Depuis juin, François Fillon assure avec les anciens Premiers ministres de droite Alain Juppé et Jean-Pierre Raffarin la gestion provisoire du parti UMP. Le poste de président de l’UMP est à pourvoir fin novembre et Nicolas Sarkozy, qui a toutes les chances de l’emporter, veut se servir de cette fonction comme d’un tremplin pour la présidentielle de 2017.

Face à lui, François Fillon, ainsi qu’un autre ancien Premier ministre, Alain Juppé, comptent lui barrer la route, lors d’éventuelles primaires à droite en 2016.

A gauche, si le président François Hollande n’est pas directement mis en cause, les tergiversations et le rôle central dans l’affaire de M. Jouyet, son ami de longue date, pourraient être gênants pour lui.

« C’est très grave », estime sous couvert d’anonymat un membre de l’exécutif, assurant que nombre de ministres voient en Jean-Pierre Jouyet « un personnage intrigant » qui « manipule tout le monde » et entretient des relations « troubles » avec l’opposition de droite. Bruno Le Maire, candidat à la présidence de l’UMP que brigue Sarkozy, a d’ores et déjà réclamé la démission de M. Jouyet, l’accusant d’avoir « menti aux Français ».

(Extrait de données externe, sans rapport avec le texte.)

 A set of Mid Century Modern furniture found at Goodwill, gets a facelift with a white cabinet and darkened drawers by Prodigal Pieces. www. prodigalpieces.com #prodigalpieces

Marine Le Pen, présidente du Front national (extrême droite) a aussitôt critiqué la collusion entre les partis traditionnels qu’elle a surnommés ironiquement « UMPS » (contraction de UMP –Union pour un mouvement populaire–, et de PS, Parti socialiste).

« Cette affaire est symbolique (…) M. Jouyet, aujourd’hui secrétaire général de l’Elysée dans un gouvernement socialiste, hier sous-ministre de François Fillon (…) Tous ces gens-là travaillent ensemble », a lancé Mme Le Pen, que des sondages placent en tête des intentions de vote au premier tour en 2017. M. Jouyet avait en effet été secrétaire d’Etat aux Affaires européennes en 2007-2008 dans un gouvernement de François Fillon sous la présidence de Nicolas Sarkozy.